Write out, unchanged, the lines from the one holding "Thinking about the" to the close of the listing. Both the first and last lines belong in it.

#### SUPPLIED MATERIAL:
****************

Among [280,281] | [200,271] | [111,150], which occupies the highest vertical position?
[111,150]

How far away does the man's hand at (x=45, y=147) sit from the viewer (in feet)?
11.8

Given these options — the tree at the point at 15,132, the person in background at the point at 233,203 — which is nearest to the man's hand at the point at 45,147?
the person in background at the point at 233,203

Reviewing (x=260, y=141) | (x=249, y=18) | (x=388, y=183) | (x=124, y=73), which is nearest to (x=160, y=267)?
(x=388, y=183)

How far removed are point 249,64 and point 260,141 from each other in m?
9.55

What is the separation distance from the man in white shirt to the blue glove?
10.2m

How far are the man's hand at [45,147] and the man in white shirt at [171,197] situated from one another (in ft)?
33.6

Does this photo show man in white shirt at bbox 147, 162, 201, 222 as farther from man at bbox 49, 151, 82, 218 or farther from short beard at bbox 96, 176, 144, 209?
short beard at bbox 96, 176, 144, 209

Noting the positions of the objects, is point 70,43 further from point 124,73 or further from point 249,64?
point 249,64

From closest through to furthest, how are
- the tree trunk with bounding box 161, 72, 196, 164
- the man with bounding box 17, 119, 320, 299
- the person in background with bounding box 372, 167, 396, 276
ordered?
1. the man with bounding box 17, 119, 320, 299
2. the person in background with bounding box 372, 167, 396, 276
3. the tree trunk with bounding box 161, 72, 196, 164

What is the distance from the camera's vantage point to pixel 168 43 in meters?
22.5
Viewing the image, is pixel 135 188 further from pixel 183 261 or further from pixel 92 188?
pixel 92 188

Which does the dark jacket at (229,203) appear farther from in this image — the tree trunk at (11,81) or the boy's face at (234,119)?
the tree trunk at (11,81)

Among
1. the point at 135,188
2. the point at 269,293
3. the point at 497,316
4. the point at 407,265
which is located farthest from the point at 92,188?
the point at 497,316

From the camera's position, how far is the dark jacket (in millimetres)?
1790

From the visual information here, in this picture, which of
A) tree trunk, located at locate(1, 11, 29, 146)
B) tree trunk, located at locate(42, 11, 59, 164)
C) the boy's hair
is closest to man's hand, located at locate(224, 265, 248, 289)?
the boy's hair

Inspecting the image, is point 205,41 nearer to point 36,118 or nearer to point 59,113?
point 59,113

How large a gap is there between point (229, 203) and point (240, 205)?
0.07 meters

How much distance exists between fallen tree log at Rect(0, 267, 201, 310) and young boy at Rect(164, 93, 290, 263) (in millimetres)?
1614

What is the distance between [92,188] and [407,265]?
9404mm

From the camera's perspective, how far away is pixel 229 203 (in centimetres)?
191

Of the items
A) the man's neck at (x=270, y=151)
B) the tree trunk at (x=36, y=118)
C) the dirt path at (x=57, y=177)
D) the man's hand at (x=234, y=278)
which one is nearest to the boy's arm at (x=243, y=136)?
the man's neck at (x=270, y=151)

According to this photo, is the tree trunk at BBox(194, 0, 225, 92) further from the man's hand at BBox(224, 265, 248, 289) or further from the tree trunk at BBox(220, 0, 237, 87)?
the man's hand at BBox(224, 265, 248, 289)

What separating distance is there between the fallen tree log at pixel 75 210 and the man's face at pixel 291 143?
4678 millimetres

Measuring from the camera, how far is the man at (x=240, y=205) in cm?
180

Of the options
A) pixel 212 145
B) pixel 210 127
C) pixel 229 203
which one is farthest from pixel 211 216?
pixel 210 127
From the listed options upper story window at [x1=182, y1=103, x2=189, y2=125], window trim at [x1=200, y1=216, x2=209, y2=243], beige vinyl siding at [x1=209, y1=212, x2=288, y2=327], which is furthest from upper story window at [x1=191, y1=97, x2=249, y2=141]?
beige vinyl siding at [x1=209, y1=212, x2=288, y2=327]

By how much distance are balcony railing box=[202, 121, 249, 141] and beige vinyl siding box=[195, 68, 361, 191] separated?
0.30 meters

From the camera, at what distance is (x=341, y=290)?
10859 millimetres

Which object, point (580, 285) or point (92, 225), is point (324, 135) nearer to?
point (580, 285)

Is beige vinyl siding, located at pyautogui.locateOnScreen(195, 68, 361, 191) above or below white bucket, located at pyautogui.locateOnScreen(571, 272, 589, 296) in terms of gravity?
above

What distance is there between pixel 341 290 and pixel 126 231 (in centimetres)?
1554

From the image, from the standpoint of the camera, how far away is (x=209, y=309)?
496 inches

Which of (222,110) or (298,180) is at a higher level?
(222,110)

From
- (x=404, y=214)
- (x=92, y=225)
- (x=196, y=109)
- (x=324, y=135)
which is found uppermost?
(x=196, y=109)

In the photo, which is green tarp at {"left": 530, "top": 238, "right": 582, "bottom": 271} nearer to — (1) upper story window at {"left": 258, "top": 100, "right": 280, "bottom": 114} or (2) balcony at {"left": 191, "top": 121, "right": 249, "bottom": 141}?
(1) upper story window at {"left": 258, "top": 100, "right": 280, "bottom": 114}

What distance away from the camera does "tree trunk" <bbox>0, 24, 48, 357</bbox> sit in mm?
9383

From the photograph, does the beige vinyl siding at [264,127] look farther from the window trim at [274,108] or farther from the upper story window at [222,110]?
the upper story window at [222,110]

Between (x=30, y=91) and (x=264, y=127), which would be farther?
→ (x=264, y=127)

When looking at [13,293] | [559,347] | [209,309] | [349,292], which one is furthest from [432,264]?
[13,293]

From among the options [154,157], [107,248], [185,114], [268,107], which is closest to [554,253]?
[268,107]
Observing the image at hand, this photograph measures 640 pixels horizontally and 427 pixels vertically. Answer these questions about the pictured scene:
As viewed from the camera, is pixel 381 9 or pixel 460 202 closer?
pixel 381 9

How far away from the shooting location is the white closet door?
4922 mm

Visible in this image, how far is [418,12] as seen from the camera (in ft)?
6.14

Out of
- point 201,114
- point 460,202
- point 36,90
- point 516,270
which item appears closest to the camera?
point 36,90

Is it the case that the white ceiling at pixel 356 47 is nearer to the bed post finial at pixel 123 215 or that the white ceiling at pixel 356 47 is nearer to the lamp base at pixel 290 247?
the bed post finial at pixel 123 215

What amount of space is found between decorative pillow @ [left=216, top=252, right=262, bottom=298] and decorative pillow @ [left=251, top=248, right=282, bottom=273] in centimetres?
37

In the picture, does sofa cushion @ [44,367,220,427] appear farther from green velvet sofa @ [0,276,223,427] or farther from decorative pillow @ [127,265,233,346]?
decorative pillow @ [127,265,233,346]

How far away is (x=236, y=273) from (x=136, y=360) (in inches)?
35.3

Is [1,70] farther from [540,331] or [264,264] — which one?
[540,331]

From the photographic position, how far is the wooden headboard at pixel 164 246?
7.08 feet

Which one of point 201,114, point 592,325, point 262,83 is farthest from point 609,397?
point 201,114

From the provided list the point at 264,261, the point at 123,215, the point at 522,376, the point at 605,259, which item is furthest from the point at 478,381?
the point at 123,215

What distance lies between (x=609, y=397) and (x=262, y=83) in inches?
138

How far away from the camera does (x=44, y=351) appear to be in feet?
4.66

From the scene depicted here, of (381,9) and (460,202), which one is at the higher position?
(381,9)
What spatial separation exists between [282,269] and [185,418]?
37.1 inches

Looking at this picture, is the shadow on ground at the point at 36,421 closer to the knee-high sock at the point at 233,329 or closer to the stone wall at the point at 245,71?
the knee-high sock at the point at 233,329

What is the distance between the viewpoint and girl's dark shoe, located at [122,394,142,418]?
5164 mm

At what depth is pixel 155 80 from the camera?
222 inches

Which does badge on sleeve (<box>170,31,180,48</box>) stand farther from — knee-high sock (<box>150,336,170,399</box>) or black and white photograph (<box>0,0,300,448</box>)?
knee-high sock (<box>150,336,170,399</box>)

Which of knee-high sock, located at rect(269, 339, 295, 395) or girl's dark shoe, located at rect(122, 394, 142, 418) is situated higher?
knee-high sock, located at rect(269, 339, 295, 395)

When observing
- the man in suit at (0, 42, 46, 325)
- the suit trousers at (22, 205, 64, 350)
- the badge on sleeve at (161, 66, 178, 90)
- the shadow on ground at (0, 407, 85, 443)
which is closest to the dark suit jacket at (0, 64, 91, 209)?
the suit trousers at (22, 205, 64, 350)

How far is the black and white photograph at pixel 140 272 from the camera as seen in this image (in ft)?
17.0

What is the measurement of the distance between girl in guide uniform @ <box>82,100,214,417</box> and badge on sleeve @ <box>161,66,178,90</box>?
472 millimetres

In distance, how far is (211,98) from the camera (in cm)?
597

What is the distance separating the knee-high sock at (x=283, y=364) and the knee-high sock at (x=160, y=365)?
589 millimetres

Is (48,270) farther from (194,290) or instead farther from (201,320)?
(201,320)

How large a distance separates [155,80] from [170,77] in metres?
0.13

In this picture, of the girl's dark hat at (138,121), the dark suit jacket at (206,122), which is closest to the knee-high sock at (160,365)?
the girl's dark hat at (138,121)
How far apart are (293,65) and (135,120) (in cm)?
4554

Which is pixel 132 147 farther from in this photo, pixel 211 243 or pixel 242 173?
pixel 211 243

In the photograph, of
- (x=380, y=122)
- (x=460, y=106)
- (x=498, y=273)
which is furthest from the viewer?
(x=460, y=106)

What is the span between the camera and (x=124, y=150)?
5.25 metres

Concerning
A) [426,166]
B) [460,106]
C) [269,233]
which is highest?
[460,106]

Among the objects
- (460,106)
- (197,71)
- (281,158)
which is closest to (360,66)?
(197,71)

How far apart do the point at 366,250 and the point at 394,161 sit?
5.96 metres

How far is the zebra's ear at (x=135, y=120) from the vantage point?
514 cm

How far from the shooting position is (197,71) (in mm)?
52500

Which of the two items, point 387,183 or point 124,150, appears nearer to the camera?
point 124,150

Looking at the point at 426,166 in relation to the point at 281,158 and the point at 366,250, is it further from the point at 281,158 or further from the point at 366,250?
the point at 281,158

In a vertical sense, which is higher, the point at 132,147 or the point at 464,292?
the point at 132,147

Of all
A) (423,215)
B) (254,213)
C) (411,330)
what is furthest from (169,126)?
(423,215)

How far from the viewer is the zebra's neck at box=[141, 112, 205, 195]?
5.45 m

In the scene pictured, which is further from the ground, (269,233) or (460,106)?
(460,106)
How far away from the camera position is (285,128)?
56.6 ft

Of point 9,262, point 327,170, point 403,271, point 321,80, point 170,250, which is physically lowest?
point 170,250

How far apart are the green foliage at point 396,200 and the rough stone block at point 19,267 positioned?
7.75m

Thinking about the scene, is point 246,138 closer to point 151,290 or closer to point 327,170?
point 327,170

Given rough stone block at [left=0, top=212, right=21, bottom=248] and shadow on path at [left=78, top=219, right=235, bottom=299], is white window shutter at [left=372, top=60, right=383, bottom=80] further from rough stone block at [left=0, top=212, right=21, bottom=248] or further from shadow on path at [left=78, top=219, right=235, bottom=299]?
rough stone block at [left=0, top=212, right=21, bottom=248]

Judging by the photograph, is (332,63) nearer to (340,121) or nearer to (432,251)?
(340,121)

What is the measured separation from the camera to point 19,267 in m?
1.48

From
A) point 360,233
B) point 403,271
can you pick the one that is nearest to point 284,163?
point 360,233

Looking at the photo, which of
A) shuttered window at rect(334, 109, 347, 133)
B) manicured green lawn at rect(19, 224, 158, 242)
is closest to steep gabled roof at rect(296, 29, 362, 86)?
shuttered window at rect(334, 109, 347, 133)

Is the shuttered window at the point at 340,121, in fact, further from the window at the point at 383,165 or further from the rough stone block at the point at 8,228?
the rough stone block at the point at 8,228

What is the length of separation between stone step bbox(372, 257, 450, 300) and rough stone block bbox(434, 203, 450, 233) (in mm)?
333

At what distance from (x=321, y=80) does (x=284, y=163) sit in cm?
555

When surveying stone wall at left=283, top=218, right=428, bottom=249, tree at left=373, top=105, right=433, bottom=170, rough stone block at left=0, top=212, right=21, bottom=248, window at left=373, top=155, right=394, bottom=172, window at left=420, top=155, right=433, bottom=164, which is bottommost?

****************

#### FULL ANSWER:
Thinking about the scene, is point 246,138 closer to point 151,290 or closer to point 327,170?
point 327,170

Given rough stone block at [left=0, top=212, right=21, bottom=248] and shadow on path at [left=78, top=219, right=235, bottom=299], is white window shutter at [left=372, top=60, right=383, bottom=80] further from rough stone block at [left=0, top=212, right=21, bottom=248] or further from shadow on path at [left=78, top=219, right=235, bottom=299]?
rough stone block at [left=0, top=212, right=21, bottom=248]

Judging by the photograph, is (332,63) nearer to (340,121) or nearer to (432,251)?
(340,121)

What is the measured separation from the camera to point 19,267 in m?
1.48

From
A) point 360,233
B) point 403,271
can you pick the one that is nearest to point 284,163?
point 360,233

Looking at the photo, which of
A) shuttered window at rect(334, 109, 347, 133)
B) manicured green lawn at rect(19, 224, 158, 242)
is closest to steep gabled roof at rect(296, 29, 362, 86)?
shuttered window at rect(334, 109, 347, 133)

Is the shuttered window at the point at 340,121, in fact, further from the window at the point at 383,165 or further from the rough stone block at the point at 8,228?
the rough stone block at the point at 8,228

What is the length of separation between stone step bbox(372, 257, 450, 300) and rough stone block bbox(434, 203, 450, 233) (in mm)?
333

At what distance from (x=321, y=80) does (x=284, y=163) sit in cm?
555

When surveying stone wall at left=283, top=218, right=428, bottom=249, tree at left=373, top=105, right=433, bottom=170, rough stone block at left=0, top=212, right=21, bottom=248, window at left=373, top=155, right=394, bottom=172, window at left=420, top=155, right=433, bottom=164, which is bottommost?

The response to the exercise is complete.